File - South Waksman Club

advertisement
Waksman ’11-‘12
MacCallum Robertson
DSAP Walkthrough
DSAP stands for DNA Sequencing Analysis Program. What this program does is basically does
is allow us to analyze a specific DNA sequence from Wolffia australiana. When we complete
analyzing the sequence, we send in our results to Rutgers, who then send it to NCBI to be
published.
~The way this works (background info) is that the DNA that is about to be sequenced, the
template DNA, is prepared as singled strand DNA. A primer (an oligonucleotide) is attached to
both ends of the template DNA which will allow for the synthesis of a complimentary strand of
DNA. Four reactions using the same template DNA, will be needed (one for each base).
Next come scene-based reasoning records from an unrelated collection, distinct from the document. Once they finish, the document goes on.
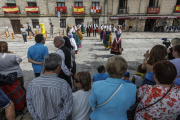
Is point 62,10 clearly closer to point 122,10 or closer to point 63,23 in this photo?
point 63,23

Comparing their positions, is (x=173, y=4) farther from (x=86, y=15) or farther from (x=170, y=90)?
(x=170, y=90)

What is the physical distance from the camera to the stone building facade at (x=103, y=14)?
62.4ft

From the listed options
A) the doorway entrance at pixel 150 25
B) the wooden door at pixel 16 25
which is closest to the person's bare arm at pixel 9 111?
the wooden door at pixel 16 25

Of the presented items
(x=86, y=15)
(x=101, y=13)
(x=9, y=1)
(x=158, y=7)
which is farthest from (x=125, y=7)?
(x=9, y=1)

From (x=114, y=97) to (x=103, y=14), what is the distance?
20.7 meters

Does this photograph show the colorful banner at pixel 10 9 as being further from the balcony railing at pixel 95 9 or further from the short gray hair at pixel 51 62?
the short gray hair at pixel 51 62

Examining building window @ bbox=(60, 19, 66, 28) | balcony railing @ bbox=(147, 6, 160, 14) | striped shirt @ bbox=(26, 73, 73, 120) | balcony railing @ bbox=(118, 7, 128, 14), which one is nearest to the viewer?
striped shirt @ bbox=(26, 73, 73, 120)

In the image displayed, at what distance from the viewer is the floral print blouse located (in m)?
1.20

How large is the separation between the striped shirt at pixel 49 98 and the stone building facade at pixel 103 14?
20.1 metres

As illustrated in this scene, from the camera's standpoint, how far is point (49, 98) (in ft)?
4.41

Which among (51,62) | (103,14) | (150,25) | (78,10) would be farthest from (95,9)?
(51,62)

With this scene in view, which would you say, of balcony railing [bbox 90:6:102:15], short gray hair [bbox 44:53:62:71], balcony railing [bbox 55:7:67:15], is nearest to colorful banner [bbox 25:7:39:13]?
balcony railing [bbox 55:7:67:15]

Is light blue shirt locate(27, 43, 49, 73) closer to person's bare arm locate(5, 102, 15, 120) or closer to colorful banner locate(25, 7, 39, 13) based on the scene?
person's bare arm locate(5, 102, 15, 120)

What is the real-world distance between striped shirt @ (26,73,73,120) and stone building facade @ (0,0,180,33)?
20.1 m
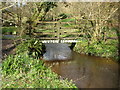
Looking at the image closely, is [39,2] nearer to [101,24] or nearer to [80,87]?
[101,24]

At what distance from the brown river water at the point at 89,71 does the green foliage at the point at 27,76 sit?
910mm

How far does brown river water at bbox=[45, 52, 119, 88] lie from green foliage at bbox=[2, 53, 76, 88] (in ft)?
2.99

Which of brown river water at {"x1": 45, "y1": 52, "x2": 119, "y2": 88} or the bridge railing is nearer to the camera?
brown river water at {"x1": 45, "y1": 52, "x2": 119, "y2": 88}

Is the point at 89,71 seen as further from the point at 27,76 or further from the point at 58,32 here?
the point at 58,32

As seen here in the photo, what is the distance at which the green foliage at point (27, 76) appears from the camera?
5793 mm

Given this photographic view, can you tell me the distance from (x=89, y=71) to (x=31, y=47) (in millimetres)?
4053

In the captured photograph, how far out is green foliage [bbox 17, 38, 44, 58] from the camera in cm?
932

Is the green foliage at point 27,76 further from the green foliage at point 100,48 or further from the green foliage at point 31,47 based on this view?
the green foliage at point 100,48

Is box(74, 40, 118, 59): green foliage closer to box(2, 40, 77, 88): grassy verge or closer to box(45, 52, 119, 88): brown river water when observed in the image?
box(45, 52, 119, 88): brown river water

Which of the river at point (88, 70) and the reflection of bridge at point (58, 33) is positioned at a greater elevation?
the reflection of bridge at point (58, 33)

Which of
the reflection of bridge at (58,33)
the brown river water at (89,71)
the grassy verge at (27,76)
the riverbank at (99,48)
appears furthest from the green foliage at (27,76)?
the riverbank at (99,48)

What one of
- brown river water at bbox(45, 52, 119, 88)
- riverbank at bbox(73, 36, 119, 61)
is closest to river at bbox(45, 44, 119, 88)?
brown river water at bbox(45, 52, 119, 88)

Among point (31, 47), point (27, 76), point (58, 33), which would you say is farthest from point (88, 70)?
point (58, 33)

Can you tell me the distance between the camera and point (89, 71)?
25.8 feet
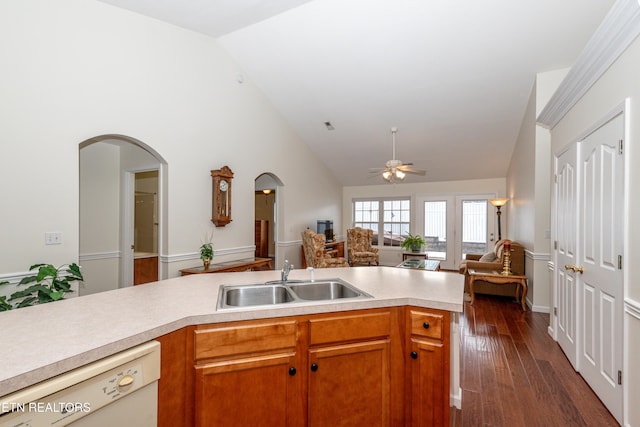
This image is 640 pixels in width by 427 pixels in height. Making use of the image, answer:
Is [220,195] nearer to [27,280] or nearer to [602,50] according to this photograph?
[27,280]

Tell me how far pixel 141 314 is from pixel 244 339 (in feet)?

What
occurs is that the once a deoxynucleotide is added to the template, DNA polymerase moves
along the template strand and continues to add bases until a dideoxynucleotide is added (only a
small amount of these are added to the mixture and allow for the reaction to end at random times
and with billions of strands of DNA produced, there will be strands of different lengths, all
ending with a dideoxynucleotide. When these are transferred to a gel, the shortest strands reach
the bottom first and the dideoxynucleotide, which are tagged with a fluorescent dye, give off
light and is read by a sequencer. Therefore, the DNA will be “reconstructed” from looking at the
color of the dideoxynucleotide and the corresponding nucleotide. So for example, if the smallest
strand ended with the dideoxynucleotide Adenine, and the second smallest ended with Thymine,
they would move to the bottom of the gel the fastest and be sequenced (based on their tags) in
the order Adenine, Thymine. This is done with billions of strands to ensure all the base pairs are
recorded.
~Recently, a more efficient method called “Shotgun sequencing” has been adopted by Rutgers,
in which longer strands of DNA are broken up into fragments and reassembled after the
procedure above is completed. (All of this is automated).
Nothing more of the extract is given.